- _To be done_: Extract each of the entries below and copy every line word for word.

- _Provided material_:
☆ ☆ ☆ ☆
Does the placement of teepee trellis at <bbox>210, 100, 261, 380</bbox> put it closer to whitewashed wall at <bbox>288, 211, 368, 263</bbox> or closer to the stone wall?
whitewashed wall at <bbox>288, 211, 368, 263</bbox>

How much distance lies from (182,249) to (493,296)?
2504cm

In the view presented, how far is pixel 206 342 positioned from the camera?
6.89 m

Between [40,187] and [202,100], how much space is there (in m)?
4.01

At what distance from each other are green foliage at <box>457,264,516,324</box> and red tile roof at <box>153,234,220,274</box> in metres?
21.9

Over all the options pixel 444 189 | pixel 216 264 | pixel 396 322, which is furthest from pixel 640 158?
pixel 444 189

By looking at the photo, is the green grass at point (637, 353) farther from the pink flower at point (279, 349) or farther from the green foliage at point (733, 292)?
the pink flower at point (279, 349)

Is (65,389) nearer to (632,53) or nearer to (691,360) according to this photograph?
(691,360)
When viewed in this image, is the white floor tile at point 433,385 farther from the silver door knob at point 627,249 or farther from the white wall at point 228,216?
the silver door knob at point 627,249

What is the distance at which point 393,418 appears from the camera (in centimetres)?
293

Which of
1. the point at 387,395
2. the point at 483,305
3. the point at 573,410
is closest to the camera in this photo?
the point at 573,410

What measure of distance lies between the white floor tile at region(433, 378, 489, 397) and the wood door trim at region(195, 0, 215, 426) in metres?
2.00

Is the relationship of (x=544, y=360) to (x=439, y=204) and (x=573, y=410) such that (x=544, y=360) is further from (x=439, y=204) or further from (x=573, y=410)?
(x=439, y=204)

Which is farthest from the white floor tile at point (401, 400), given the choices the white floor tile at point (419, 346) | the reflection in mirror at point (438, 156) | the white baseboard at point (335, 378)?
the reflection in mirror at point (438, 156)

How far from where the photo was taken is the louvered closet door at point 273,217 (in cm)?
☆ ☆ ☆ ☆
- _Task result_:
Does the placement of teepee trellis at <bbox>210, 100, 261, 380</bbox> put it closer to whitewashed wall at <bbox>288, 211, 368, 263</bbox> or closer to the stone wall?
whitewashed wall at <bbox>288, 211, 368, 263</bbox>

How much distance lies from (182,249) to (493,296)?
2504cm

In the view presented, how far is pixel 206 342 positioned from the camera?
6.89 m

Between [40,187] and [202,100], how much space is there (in m)?
4.01

At what distance from each other are green foliage at <box>457,264,516,324</box> and red tile roof at <box>153,234,220,274</box> in metres?
21.9

Over all the options pixel 444 189 | pixel 216 264 | pixel 396 322, which is furthest from pixel 640 158?
pixel 444 189

By looking at the photo, is the green grass at point (637, 353) farther from the pink flower at point (279, 349) or farther from the green foliage at point (733, 292)?
the pink flower at point (279, 349)

Is (65,389) nearer to (632,53) or nearer to (691,360) according to this photograph?
(691,360)
When viewed in this image, is the white floor tile at point 433,385 farther from the silver door knob at point 627,249 or farther from the white wall at point 228,216?
the silver door knob at point 627,249

What is the distance at which point 393,418 appears from the camera (in centimetres)?
293

Which of
1. the point at 387,395
2. the point at 483,305
3. the point at 573,410
is closest to the camera in this photo?
the point at 573,410

What measure of distance lies between the white floor tile at region(433, 378, 489, 397) and the wood door trim at region(195, 0, 215, 426) in metres?
2.00

Is the relationship of (x=544, y=360) to (x=439, y=204) and (x=573, y=410) such that (x=544, y=360) is further from (x=439, y=204) or further from (x=573, y=410)?
(x=439, y=204)

Which is farthest from the white floor tile at point (401, 400), given the choices the white floor tile at point (419, 346) | the reflection in mirror at point (438, 156) | the white baseboard at point (335, 378)?
the reflection in mirror at point (438, 156)

How far from where the photo was taken is the louvered closet door at point 273,217 (in cm)?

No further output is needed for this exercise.